I hope the larger manufacturers and wholesale distributors serving the E.U. market are already aware of this “hole” in the FMD/EUDR and are planning to provide and make use of aggregation data. We’ll see.
Dirk.
The conclusion is obvious from reading the FMD. There is not a simple things like POD as the entire security of the system relies of the ability to decommissioned the serial numbers. If we want to avoid aggregation, then we need to study additional measure that are definitely not included in the regulation where the serialization information is combined with anti counterfeiting solutions.

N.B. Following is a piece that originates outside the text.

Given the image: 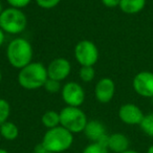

Hi, Dirk! Thanks for putting together all my concerns regarding the EU FMD. I cannot stop hoping that EMVO will finally realize this deficiency and do further improvements on the EU-Hub to create the ability of receiving aggregation data.
Well said. Thanks for analysis. Just one minor correction: Norway and Switzerland are part of EU FMD covered area, Norway due to EEA and Switzerland due to opt-in (which was requested by the local industry).